**Your task**
Look through the listing below for the line containing "[camera trap, expert-labeled]". Copy it and each line after it up to and including the line containing "[researcher-annotated camera trap]", exactly, leaving out pictures.

*** Opening of Supplied data ***

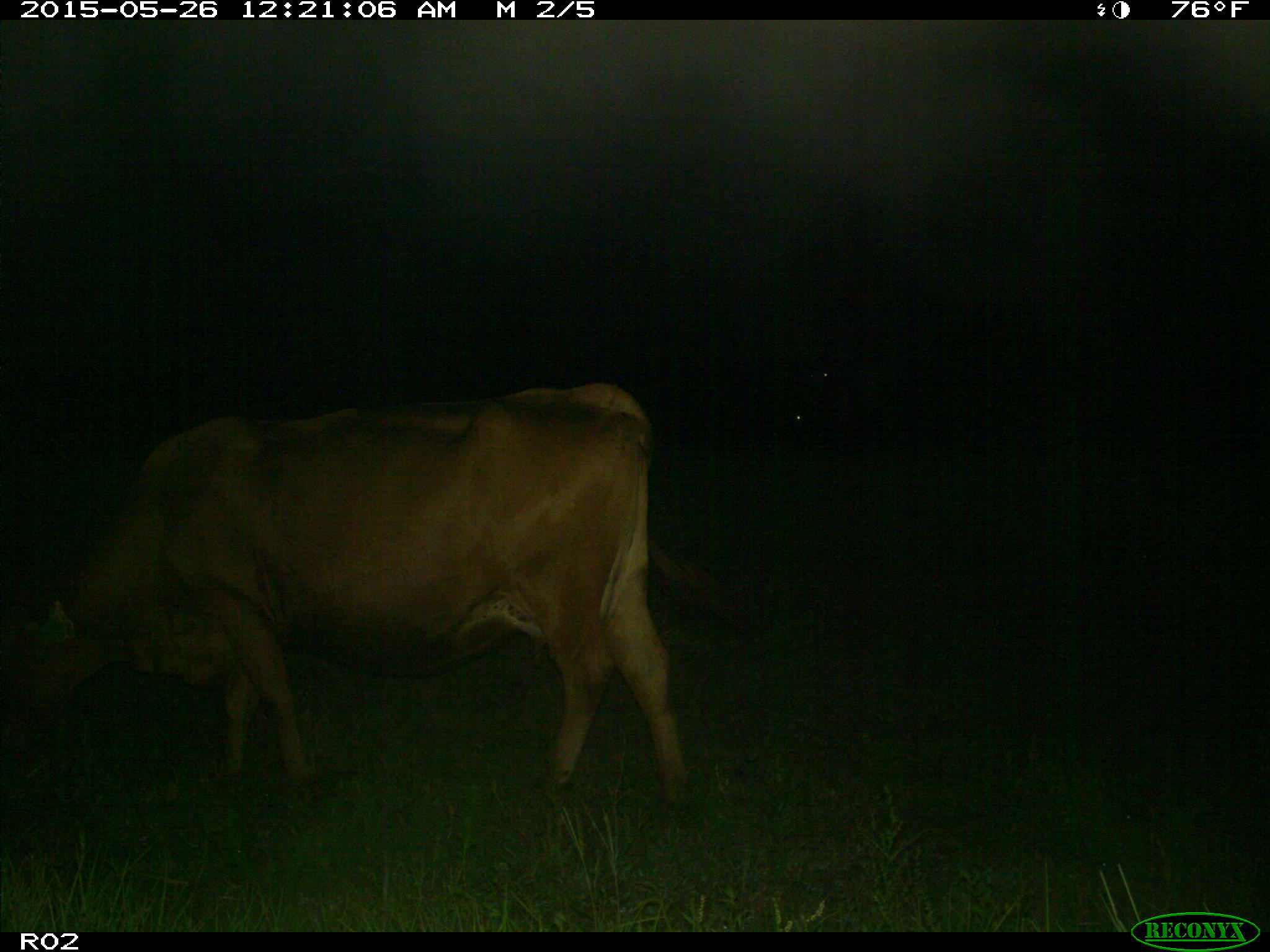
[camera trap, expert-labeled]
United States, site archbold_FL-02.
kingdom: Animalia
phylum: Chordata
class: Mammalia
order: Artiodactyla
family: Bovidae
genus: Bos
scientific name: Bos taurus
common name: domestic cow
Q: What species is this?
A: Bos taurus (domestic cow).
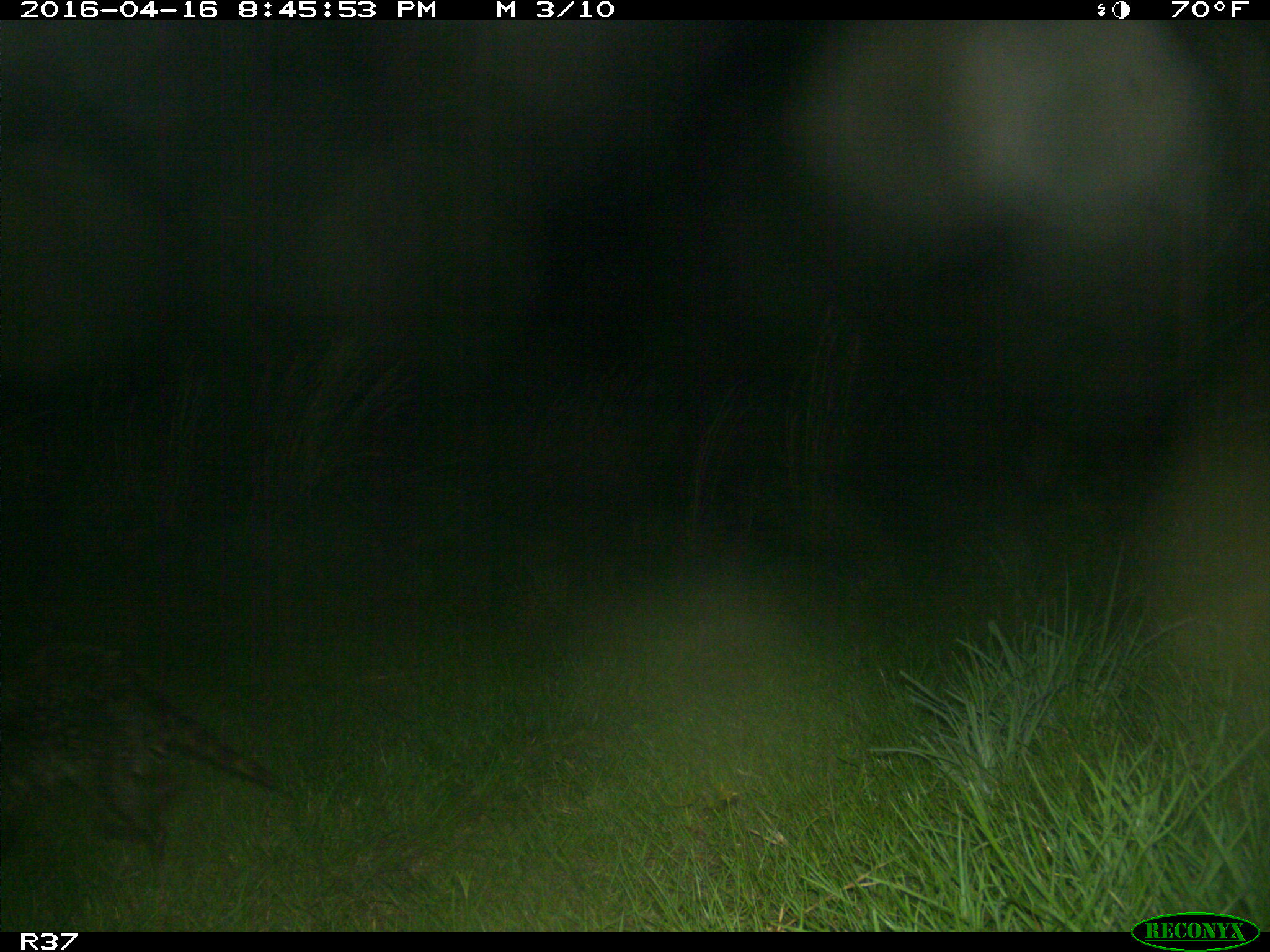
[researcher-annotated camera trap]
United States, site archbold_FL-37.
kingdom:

*** Close of Supplied data ***
*** Opening of Supplied data ***

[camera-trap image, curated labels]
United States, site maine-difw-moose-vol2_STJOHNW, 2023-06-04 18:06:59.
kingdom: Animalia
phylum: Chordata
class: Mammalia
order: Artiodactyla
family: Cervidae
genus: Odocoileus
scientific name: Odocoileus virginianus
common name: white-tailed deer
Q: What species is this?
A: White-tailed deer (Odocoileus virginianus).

*** Close of Supplied data ***

**Exercise solution**
[camera trap, expert-labeled]
United States, site archbold_FL-02.
kingdom: Animalia
phylum: Chordata
class: Mammalia
order: Artiodactyla
family: Bovidae
genus: Bos
scientific name: Bos taurus
common name: domestic cow
Q: What species is this?
A: Bos taurus (domestic cow).
[researcher-annotated camera trap]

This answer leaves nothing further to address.